InterContinental hotels to face synchronised international Tibet demonstrations this week

04 Nov 2013  2039 | World Travel News

NEW YORK, LONDON - Tibet campaigners will be coordinating protests on 5 November outside InterContinental hotels on at least four continents as part of the first global day of action against InterContinental Hotels Group (IHG). The event comes as Students for a Free Tibet (SFT) - the campaign group, which made its mark with high-profile Olympic protests in 2008 - joins UK-based Free Tibet in leading the worldwide campaign calling on IHG to pull out of a deal to run a 1,000+ room luxury hotel in Lhasa, the capital of Tibet. The ‘InterContinental Resort Lhasa Paradise’ is currently expected to open in 2014.

"InterContinental's plans to open a massive ‘luxury resort’ in Lhasa are not just offensive to Tibetans but a reputational nightmare for investors,” said Padma Dolma, Campaigns and Europe Director for Students for a Free Tibet. “China's flagrant humans rights abuses in Tibet were highlighted by several countries during the UN's review of China last week, yet InterContinental's executives want to continue with business as usual in Lhasa. Occupation is no vacation and as long as Tibetans live in fear of arrest, imprisonment and death for simply expressing their desire for freedom and the return of the Dalai Lama, Lhasa is no place for a UK-based company to open a luxury hotel.”

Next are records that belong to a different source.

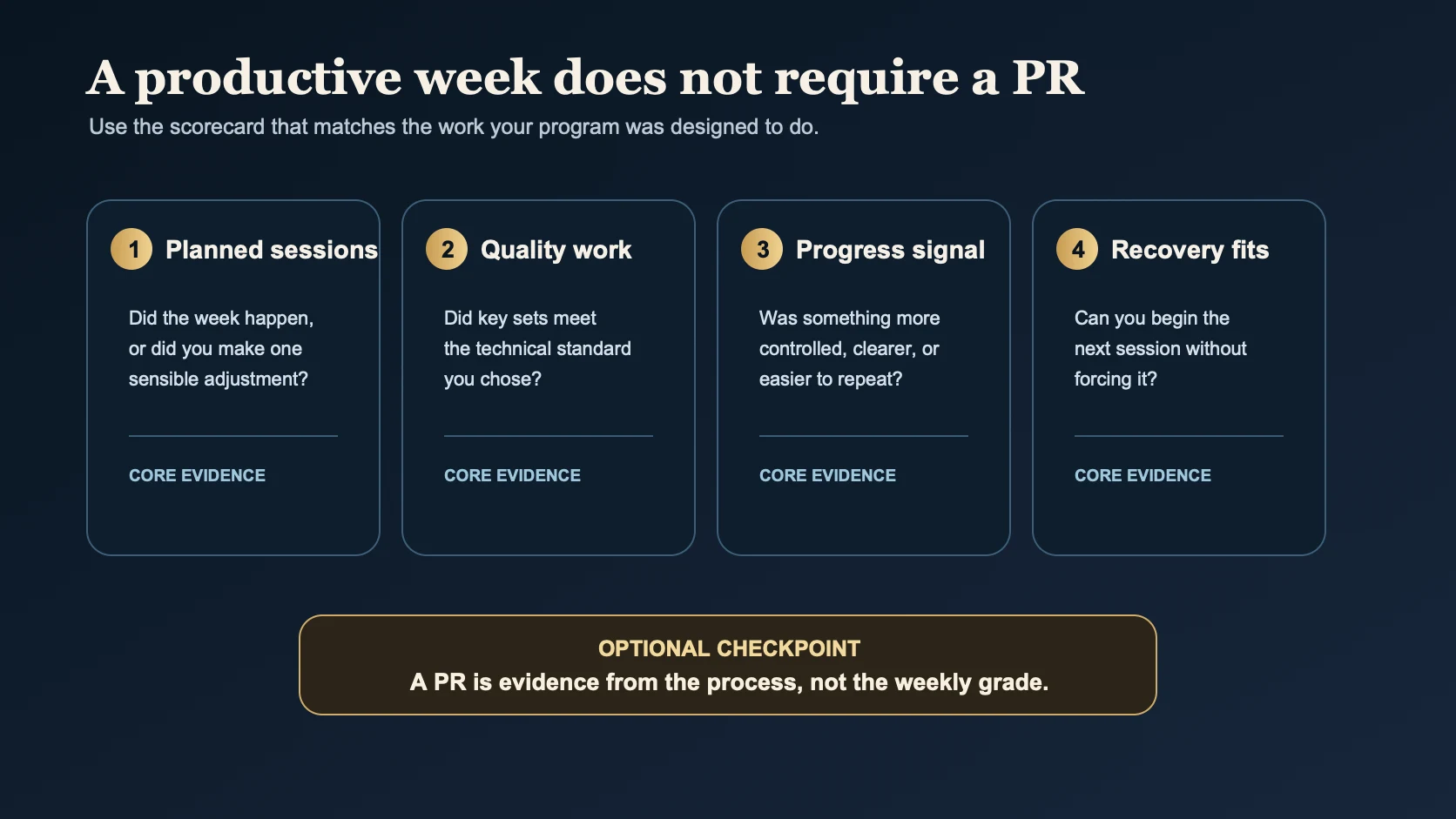 A productive week does not require a PR

Use the scorecard that matches the work your program was designed to do.

1 Planned sessions

Did the week happen, or did you make one sensible adjustment?

CORE EVIDENCE

2 Quality work

Did key sets meet the technical standard you chose?

CORE EVIDENCE

3 Progress signal

Was something more controlled, clearer, or easier to repeat?

CORE EVIDENCE

4 Recovery fits

Can you begin the next session without forcing it?

CORE EVIDENCE

OPTIONAL CHECKPOINT

A PR is evidence from the process, not the weekly grade.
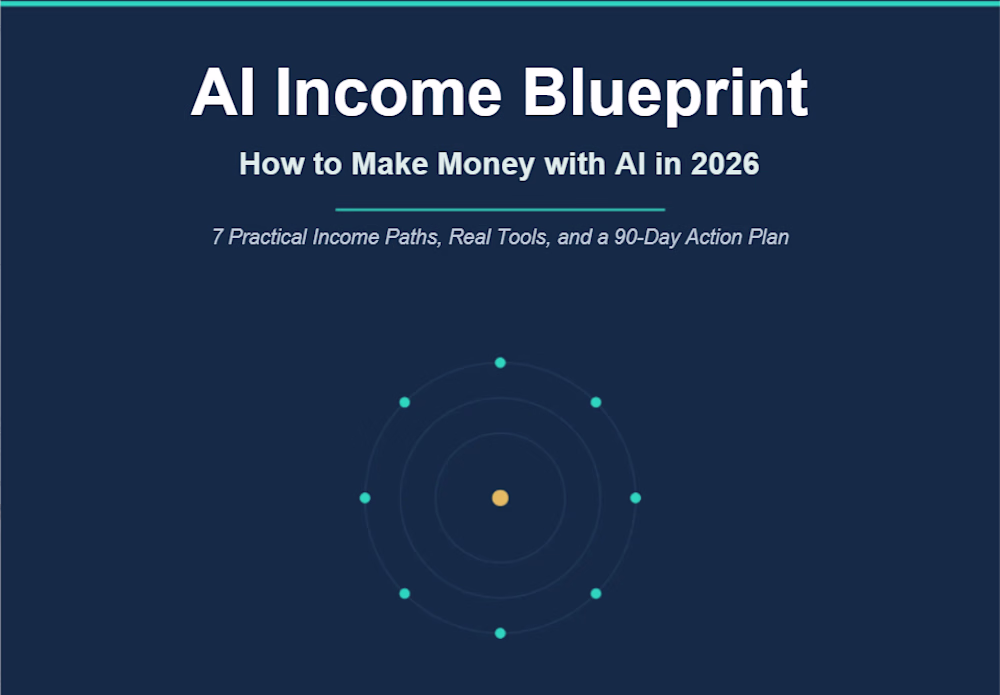 AI Income Blueprint

How to Make Money with AI in 2026

7 Practical Income Paths, Real Tools, and a 90-Day Action Plan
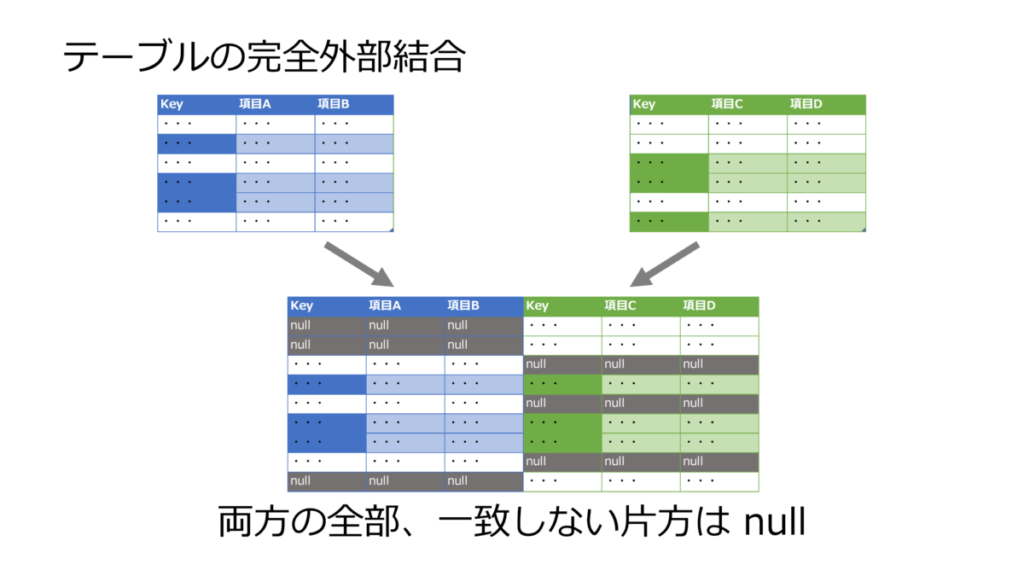 テーブルの完全外部結合

| Key | 項目A | 項目B |
|---|---|---|
| ・・・ | ・・・ | ・・・ |
| ・・・ | ・・・ | ・・・ |
| ・・・ | ・・・ | ・・・ |
| ・・・ | ・・・ | ・・・ |
| ・・・ | ・・・ | ・・・ |
| ・・・ | ・・・ | ・・・ |

| Key | 項目C | 項目D |
|---|---|---|
| ・・・ | ・・・ | ・・・ |
| ・・・ | ・・・ | ・・・ |
| ・・・ | ・・・ | ・・・ |
| ・・・ | ・・・ | ・・・ |
| ・・・ | ・・・ | ・・・ |
| ・・・ | ・・・ | ・・・ |

| Key | 項目A | 項目B | Key | 項目C | 項目D |
|---|---|---|---|---|---|
| null | null | null | ・・・ | ・・・ | ・・・ |
| null | null | null | ・・・ | ・・・ | ・・・ |
| ・・・ | ・・・ | ・・・ | null | null | null |
| ・・・ | ・・・ | ・・・ | ・・・ | ・・・ | ・・・ |
| ・・・ | ・・・ | ・・・ | null | null | null |
| ・・・ | ・・・ | ・・・ | ・・・ | ・・・ | ・・・ |
| ・・・ | ・・・ | ・・・ | ・・・ | ・・・ | ・・・ |
| ・・・ | ・・・ | ・・・ | null | null | null |
| null | null | null | ・・・ | ・・・ | ・・・ |

両方の全部、一致しない片方は null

The protests, coordinated with the International Tibet Network, are timed to coincide with IHG’s release of its interim third quarter results on 5 November. The campaign has already sparked demonstrations outside InterContinental hotels in London, New York and Paris (1). On 5 November hotels in the Americas, Asia, Europe and Australasia will be targeted, with more to be confirmed. More details will be provided next week.

Tibet campaign groups maintain that the company’s presence and its decision to name the hotel the ‘Lhasa Paradise’ bolsters the Chinese government’s attempts to whitewash its gross human rights abuses throughout Tibet, and severe repression and surveillance in Lhasa in particular (4). Campaigners also believe that the hotel and its business facilities may be used by the authorities to discuss and implement further repression in Tibet.

“IHG’s intransigence and ignorance has exhausted the patience of Tibet supporters. Next week’s protests are a warning to InterContinental that the Tibet movement is united in condemning its decision to open this hotel and the campaign will only grow until IHG’s board sees sense and pulls the company out of Lhasa,” said Free Tibet director Eleanor Byrne-Rosengren. “An upscale international brand marketing the image of a Tibetan paradise to the world is exactly what China wants to see in the country it has occupied for 60 years. IHG’s investment may grease the wheels of its billion-dollar business in China but it’s also a sign that this company thinks it can do what it likes, where it likes.”